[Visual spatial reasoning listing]
-*-
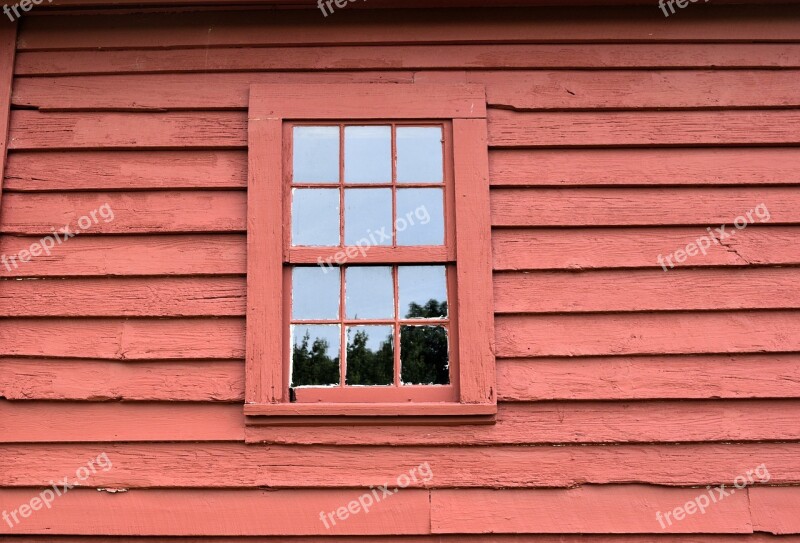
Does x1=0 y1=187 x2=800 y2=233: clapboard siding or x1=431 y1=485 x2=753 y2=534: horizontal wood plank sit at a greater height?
x1=0 y1=187 x2=800 y2=233: clapboard siding

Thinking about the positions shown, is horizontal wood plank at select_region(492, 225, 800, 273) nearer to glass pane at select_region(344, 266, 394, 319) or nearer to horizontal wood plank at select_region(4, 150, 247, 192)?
glass pane at select_region(344, 266, 394, 319)

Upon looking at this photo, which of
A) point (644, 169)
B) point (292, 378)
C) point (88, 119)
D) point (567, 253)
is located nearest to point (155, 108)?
point (88, 119)

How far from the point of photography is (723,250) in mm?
3033

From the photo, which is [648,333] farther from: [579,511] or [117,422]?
[117,422]

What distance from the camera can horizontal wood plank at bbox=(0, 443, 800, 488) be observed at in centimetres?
284

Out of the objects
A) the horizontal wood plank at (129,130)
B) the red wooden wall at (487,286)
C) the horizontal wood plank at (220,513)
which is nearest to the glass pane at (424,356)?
the red wooden wall at (487,286)

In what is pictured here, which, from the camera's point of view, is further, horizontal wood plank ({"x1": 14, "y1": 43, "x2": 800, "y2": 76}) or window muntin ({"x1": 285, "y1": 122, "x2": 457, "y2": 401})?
horizontal wood plank ({"x1": 14, "y1": 43, "x2": 800, "y2": 76})

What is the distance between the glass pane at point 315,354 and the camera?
117 inches

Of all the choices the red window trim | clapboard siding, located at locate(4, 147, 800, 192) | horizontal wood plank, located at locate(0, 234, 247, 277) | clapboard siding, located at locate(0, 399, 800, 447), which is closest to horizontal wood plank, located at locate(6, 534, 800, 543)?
clapboard siding, located at locate(0, 399, 800, 447)

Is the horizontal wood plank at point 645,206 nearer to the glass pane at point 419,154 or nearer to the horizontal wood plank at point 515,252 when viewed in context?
the horizontal wood plank at point 515,252

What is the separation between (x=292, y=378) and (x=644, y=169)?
6.63 feet

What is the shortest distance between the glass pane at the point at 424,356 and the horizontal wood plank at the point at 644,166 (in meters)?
0.81

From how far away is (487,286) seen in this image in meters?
2.96

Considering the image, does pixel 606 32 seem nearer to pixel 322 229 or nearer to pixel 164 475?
pixel 322 229
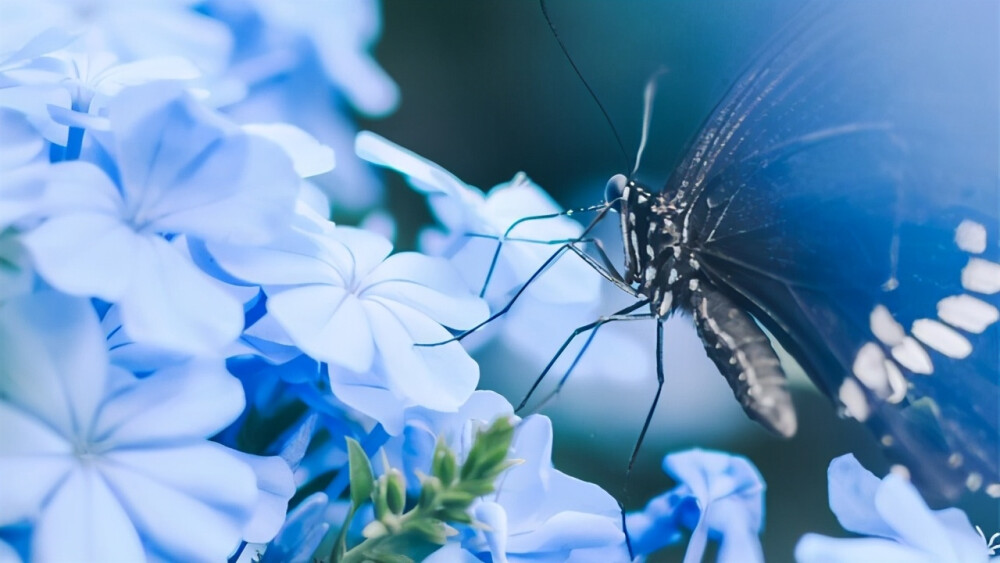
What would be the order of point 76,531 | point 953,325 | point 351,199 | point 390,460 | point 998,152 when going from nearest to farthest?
point 76,531 < point 390,460 < point 953,325 < point 998,152 < point 351,199

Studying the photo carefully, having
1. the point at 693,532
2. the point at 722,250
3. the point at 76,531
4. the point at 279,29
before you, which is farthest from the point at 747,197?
the point at 76,531

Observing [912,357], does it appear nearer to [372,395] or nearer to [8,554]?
[372,395]

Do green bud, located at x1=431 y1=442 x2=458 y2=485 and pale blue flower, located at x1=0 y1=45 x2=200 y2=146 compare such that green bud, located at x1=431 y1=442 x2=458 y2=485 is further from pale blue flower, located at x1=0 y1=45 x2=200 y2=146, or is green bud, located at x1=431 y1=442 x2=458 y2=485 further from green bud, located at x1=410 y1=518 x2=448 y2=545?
pale blue flower, located at x1=0 y1=45 x2=200 y2=146

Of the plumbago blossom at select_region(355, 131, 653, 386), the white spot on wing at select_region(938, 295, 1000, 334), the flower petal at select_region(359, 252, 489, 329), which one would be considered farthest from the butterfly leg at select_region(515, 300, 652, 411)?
the white spot on wing at select_region(938, 295, 1000, 334)

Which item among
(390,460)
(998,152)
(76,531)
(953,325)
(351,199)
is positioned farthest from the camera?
(351,199)

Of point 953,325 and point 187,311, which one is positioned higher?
point 953,325

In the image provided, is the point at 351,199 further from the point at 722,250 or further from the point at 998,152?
the point at 998,152
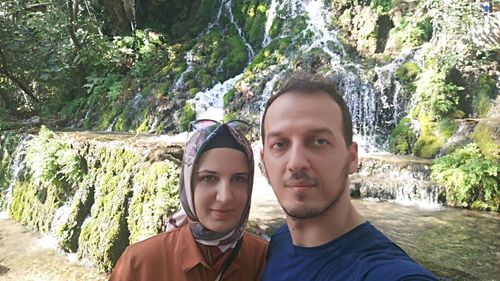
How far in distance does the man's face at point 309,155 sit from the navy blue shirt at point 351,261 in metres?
0.14

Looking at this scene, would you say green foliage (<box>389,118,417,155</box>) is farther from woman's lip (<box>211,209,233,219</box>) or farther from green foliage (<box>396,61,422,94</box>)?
woman's lip (<box>211,209,233,219</box>)

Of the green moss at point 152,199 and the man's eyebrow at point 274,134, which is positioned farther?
the green moss at point 152,199

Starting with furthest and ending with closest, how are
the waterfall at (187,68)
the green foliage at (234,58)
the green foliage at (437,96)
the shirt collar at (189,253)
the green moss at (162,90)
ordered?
1. the green foliage at (234,58)
2. the waterfall at (187,68)
3. the green moss at (162,90)
4. the green foliage at (437,96)
5. the shirt collar at (189,253)

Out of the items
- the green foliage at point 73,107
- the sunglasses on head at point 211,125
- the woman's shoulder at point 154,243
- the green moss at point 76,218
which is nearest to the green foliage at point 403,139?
the green moss at point 76,218

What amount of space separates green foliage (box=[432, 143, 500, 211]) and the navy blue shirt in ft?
24.5

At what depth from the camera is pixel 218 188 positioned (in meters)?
1.92

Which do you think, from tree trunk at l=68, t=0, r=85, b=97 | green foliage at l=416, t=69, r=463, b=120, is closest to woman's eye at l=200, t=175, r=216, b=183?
green foliage at l=416, t=69, r=463, b=120

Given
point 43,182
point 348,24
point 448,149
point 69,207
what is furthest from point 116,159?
point 348,24

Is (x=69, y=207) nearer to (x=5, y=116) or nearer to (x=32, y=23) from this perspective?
(x=5, y=116)

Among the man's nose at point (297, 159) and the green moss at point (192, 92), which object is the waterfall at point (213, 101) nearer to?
the green moss at point (192, 92)

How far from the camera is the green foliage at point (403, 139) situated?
1108 cm

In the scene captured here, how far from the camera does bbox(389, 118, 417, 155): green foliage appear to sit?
11.1m

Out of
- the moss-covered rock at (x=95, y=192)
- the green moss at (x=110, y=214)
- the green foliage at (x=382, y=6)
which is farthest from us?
the green foliage at (x=382, y=6)

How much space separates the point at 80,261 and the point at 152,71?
11060mm
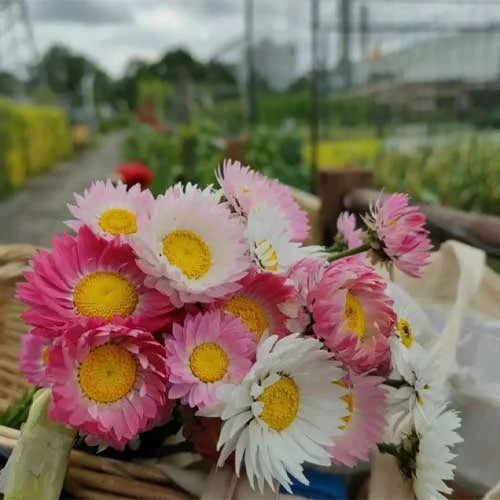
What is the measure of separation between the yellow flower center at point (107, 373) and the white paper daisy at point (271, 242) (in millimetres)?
148

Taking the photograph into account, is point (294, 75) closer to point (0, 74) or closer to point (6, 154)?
point (6, 154)

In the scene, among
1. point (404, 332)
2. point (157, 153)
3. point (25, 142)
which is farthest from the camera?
point (25, 142)

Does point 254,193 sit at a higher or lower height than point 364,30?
higher

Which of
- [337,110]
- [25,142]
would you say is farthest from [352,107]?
[25,142]

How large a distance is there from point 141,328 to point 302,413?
154 millimetres

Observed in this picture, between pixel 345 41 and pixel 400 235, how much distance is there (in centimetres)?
657

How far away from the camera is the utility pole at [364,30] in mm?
6930

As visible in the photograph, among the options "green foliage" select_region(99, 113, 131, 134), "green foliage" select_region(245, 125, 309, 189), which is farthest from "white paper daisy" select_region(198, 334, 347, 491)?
"green foliage" select_region(99, 113, 131, 134)

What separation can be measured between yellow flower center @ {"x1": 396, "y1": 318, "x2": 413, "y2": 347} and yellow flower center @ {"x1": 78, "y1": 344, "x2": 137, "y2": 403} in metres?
0.25

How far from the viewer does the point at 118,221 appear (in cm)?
81

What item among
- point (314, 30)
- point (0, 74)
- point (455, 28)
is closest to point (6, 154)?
point (0, 74)

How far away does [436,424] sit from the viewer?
827 mm

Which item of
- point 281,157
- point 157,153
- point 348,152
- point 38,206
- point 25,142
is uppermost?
point 281,157

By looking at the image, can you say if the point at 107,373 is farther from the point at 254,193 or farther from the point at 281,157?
the point at 281,157
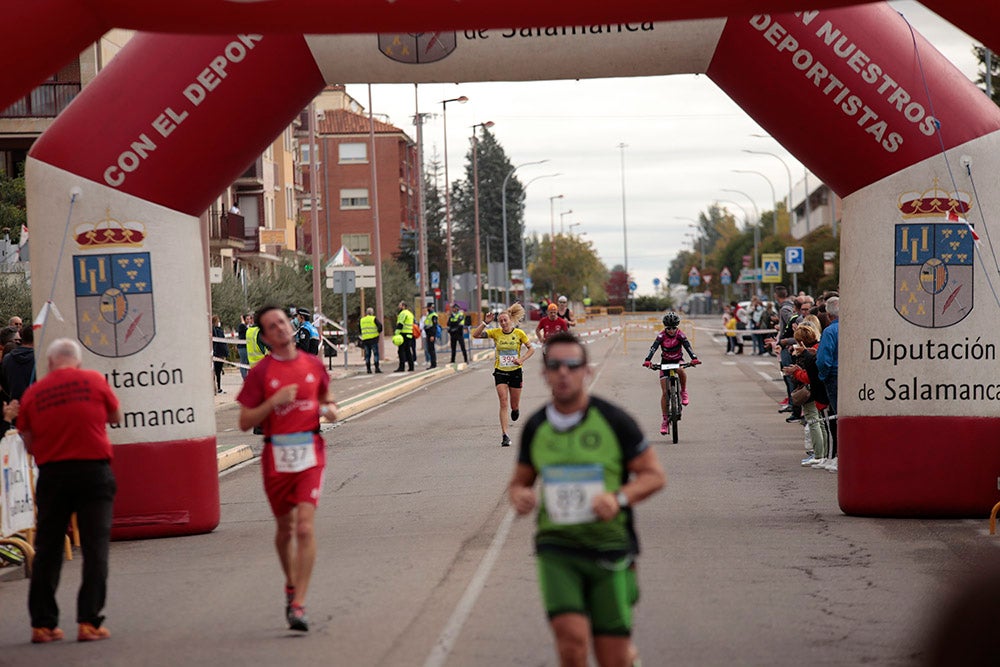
-*-
Copy the listing above line for line, without changing anything, but omit the pictures.

Exercise solution
Does x1=0 y1=187 x2=800 y2=233: clapboard siding or x1=431 y1=485 x2=753 y2=534: horizontal wood plank sit at a greater height?
x1=0 y1=187 x2=800 y2=233: clapboard siding

Thinking about the positions shown, is horizontal wood plank at select_region(492, 225, 800, 273) nearer to glass pane at select_region(344, 266, 394, 319) or nearer to horizontal wood plank at select_region(4, 150, 247, 192)?
glass pane at select_region(344, 266, 394, 319)

Upon looking at this photo, which of
A) point (644, 169)
B) point (292, 378)
C) point (88, 119)
D) point (567, 253)
is located nearest to point (155, 108)?
point (88, 119)

How far from the point of photography is (723,250) in mm?
3033

From the photo, which is [648,333] farther from: [579,511] or [117,422]?
[117,422]

What distance from the camera can horizontal wood plank at bbox=(0, 443, 800, 488) be observed at in centimetres?
284

Out of the objects
A) the horizontal wood plank at (129,130)
B) the red wooden wall at (487,286)
C) the horizontal wood plank at (220,513)
which is nearest to the glass pane at (424,356)?
the red wooden wall at (487,286)

In what is pictured here, which, from the camera's point of view, is further, horizontal wood plank ({"x1": 14, "y1": 43, "x2": 800, "y2": 76}) or window muntin ({"x1": 285, "y1": 122, "x2": 457, "y2": 401})?
horizontal wood plank ({"x1": 14, "y1": 43, "x2": 800, "y2": 76})

What is the distance between the glass pane at point 315,354 and the camera?
117 inches

Of all the choices the red window trim | clapboard siding, located at locate(4, 147, 800, 192) | horizontal wood plank, located at locate(0, 234, 247, 277) | clapboard siding, located at locate(0, 399, 800, 447), which is closest to horizontal wood plank, located at locate(6, 534, 800, 543)?
clapboard siding, located at locate(0, 399, 800, 447)

Is the horizontal wood plank at point 645,206 nearer to the glass pane at point 419,154 or nearer to the horizontal wood plank at point 515,252 when viewed in context?
the horizontal wood plank at point 515,252

What is the separation between (x=292, y=378) and (x=644, y=169)?
6.63 feet

What is the shortest distance between the glass pane at the point at 424,356 and the horizontal wood plank at the point at 644,166 (in meters)?
0.81

From how far away is (487,286) seen in this image in meters?
2.96

Considering the image, does pixel 606 32 seem nearer to pixel 322 229 or nearer to pixel 164 475?
pixel 322 229
What would be the order of point 76,531 | point 953,325 | point 351,199 | point 390,460 | point 998,152 when going from nearest to farthest?
point 76,531 < point 390,460 < point 953,325 < point 998,152 < point 351,199

Studying the photo carefully, having
1. the point at 693,532
2. the point at 722,250
3. the point at 76,531
4. the point at 279,29
before you, which is farthest from the point at 747,197?
the point at 76,531

Observing [912,357], does it appear nearer to [372,395] or nearer to [8,554]?
[372,395]

Do green bud, located at x1=431 y1=442 x2=458 y2=485 and pale blue flower, located at x1=0 y1=45 x2=200 y2=146 compare such that green bud, located at x1=431 y1=442 x2=458 y2=485 is further from pale blue flower, located at x1=0 y1=45 x2=200 y2=146, or is green bud, located at x1=431 y1=442 x2=458 y2=485 further from green bud, located at x1=410 y1=518 x2=448 y2=545?
pale blue flower, located at x1=0 y1=45 x2=200 y2=146

Of the plumbago blossom at select_region(355, 131, 653, 386), the white spot on wing at select_region(938, 295, 1000, 334), the flower petal at select_region(359, 252, 489, 329), which one would be considered farthest from the butterfly leg at select_region(515, 300, 652, 411)?
the white spot on wing at select_region(938, 295, 1000, 334)

Which item among
(390,460)
(998,152)
(76,531)
(953,325)
(351,199)
is positioned farthest from the camera?
(351,199)

Of point 953,325 and point 187,311, which one is positioned higher?
point 953,325

In the image provided, is the point at 351,199 further from the point at 722,250 or further from the point at 998,152?
the point at 998,152
How far in distance does the man's face at point 309,155 sit from the navy blue shirt at point 351,261 in metres?
0.14

Looking at this scene, would you say green foliage (<box>389,118,417,155</box>) is farther from woman's lip (<box>211,209,233,219</box>) or farther from green foliage (<box>396,61,422,94</box>)?
woman's lip (<box>211,209,233,219</box>)

Of the green moss at point 152,199 and the man's eyebrow at point 274,134, which is positioned farther?
the green moss at point 152,199

Starting with furthest and ending with closest, how are
the waterfall at (187,68)
the green foliage at (234,58)
the green foliage at (437,96)
the shirt collar at (189,253)
the green moss at (162,90)
ordered?
1. the green foliage at (234,58)
2. the waterfall at (187,68)
3. the green moss at (162,90)
4. the green foliage at (437,96)
5. the shirt collar at (189,253)

Out of the items
- the green foliage at point 73,107
- the sunglasses on head at point 211,125
- the woman's shoulder at point 154,243
- the green moss at point 76,218
which is nearest to the green foliage at point 403,139?
the green moss at point 76,218

What amount of space separates green foliage (box=[432, 143, 500, 211]) and the navy blue shirt in ft?
24.5

At what depth from the camera is pixel 218 188 positioned (in meters)?
1.92

Which do you think, from tree trunk at l=68, t=0, r=85, b=97 | green foliage at l=416, t=69, r=463, b=120, is closest to woman's eye at l=200, t=175, r=216, b=183?
green foliage at l=416, t=69, r=463, b=120

Given
point 43,182
point 348,24
point 448,149
point 69,207
what is furthest from point 116,159?
point 348,24

Is (x=69, y=207) nearer to (x=5, y=116) or nearer to (x=32, y=23) from this perspective?
(x=5, y=116)

Among the man's nose at point (297, 159) and the green moss at point (192, 92), which object is the waterfall at point (213, 101) nearer to?
the green moss at point (192, 92)

How far from the camera is the green foliage at point (403, 139) situated?
1108 cm

In the scene captured here, how far from the camera does bbox(389, 118, 417, 155): green foliage appear to sit?
11.1m

Out of
- the moss-covered rock at (x=95, y=192)
- the green moss at (x=110, y=214)
- the green foliage at (x=382, y=6)
which is farthest from us?
the green foliage at (x=382, y=6)

How much space separates the point at 80,261 and the point at 152,71?
11060mm
What is the measure of separation between the yellow flower center at point (107, 373) and the white paper daisy at point (271, 242) (in millimetres)?
148

Taking the photograph into account, is point (294, 75) closer to point (0, 74) or closer to point (6, 154)?
point (6, 154)

In the scene, among
1. point (404, 332)
2. point (157, 153)
3. point (25, 142)
which is farthest from the camera?
point (25, 142)

Does point 254,193 sit at a higher or lower height than point 364,30?
higher

Which of
- [337,110]
- [25,142]
would you say is farthest from [352,107]?
[25,142]

How large a distance is there from point 141,328 to point 302,413?
154 millimetres

Observed in this picture, between pixel 345 41 and pixel 400 235, how much distance is there (in centimetres)?
657

How far away from the camera is the utility pole at [364,30] in mm?
6930

As visible in the photograph, among the options "green foliage" select_region(99, 113, 131, 134), "green foliage" select_region(245, 125, 309, 189), which is farthest from "white paper daisy" select_region(198, 334, 347, 491)?
"green foliage" select_region(99, 113, 131, 134)

What separation can be measured between yellow flower center @ {"x1": 396, "y1": 318, "x2": 413, "y2": 347} and yellow flower center @ {"x1": 78, "y1": 344, "x2": 137, "y2": 403} in metres?
0.25

How far from the viewer does the point at 118,221 appear (in cm)?
81

What item among
- point (314, 30)
- point (0, 74)
- point (455, 28)
is closest to point (6, 154)?
point (0, 74)

How far away does [436,424] sit from the viewer?
827 mm

Which item of
- point 281,157
- point 157,153
- point 348,152
- point 38,206
- point 25,142
is uppermost?
point 281,157

By looking at the image, can you say if the point at 107,373 is farther from the point at 254,193 or farther from the point at 281,157?
the point at 281,157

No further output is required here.